In her dissent, liberal Supreme Court justice Elena Kagan thoroughly disagreed with the court’s decision.

“[Chevron] has become part of the warp and woof of modern government, supporting regulatory efforts of all kinds—to name a few, keeping air and water clean, food and drugs safe, and financial markets honest,” she said. “And the rule is right.”

She added: “…given Chevron’s pervasiveness, the decision to [overturn] is likely to produce large-scale disruption.”

The majority declared that past decisions upholding agency action should not be reversed just because Chevron is no longer the law of the land.
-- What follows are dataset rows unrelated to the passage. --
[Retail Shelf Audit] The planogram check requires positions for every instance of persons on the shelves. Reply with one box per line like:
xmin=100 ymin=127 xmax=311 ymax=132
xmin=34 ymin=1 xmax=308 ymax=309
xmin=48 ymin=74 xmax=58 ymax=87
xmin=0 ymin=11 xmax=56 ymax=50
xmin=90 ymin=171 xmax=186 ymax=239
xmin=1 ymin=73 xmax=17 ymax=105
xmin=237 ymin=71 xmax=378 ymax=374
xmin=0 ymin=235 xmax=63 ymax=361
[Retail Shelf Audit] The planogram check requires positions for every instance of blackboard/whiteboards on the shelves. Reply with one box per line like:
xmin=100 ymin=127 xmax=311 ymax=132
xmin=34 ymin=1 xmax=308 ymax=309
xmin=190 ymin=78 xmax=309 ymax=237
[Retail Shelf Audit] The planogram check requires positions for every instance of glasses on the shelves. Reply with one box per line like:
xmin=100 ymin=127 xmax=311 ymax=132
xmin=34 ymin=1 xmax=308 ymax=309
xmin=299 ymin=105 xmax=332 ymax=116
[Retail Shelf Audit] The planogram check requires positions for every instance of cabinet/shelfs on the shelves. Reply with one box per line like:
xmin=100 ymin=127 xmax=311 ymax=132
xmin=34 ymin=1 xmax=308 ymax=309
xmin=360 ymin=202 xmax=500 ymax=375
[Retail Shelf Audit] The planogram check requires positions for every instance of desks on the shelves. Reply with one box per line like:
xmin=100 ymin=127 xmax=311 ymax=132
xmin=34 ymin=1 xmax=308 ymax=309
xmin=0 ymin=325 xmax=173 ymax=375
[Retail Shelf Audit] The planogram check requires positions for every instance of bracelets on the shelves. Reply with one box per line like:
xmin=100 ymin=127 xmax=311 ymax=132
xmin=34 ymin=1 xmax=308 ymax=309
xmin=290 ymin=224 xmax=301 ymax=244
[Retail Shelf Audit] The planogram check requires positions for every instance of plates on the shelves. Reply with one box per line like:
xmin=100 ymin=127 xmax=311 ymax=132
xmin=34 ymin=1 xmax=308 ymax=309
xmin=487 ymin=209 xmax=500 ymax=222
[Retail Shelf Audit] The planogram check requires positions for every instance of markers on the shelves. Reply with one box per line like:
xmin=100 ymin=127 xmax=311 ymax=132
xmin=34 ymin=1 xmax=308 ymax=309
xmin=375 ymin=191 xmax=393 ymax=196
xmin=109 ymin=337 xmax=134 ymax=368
Kagan asks, “how good is that assurance really?”

“Courts motivated to overrule an old Chevron-based decision can always come up with something to label a ‘special justification,’” she explained.

Although it’s expected the effects of Chevron overturning won’t be felt immediately, more challenges to legal rules are coming, said Danielle Stempel, senior associate for Hogan Lovells, in an April webinar discussing the ramifications of the case.

This decision could also limit the ability of agencies to adapt to new technologies like artificial intelligence, said Krista Drobac, a partner at Sirona Strategies, a policy and lobbying firm focused on healthcare, during the same webinar.

“You really need the agency to be able to change the regulations through a rulemaking process every single year,” she explained, noting it may take four years for a bill to pass through Congress.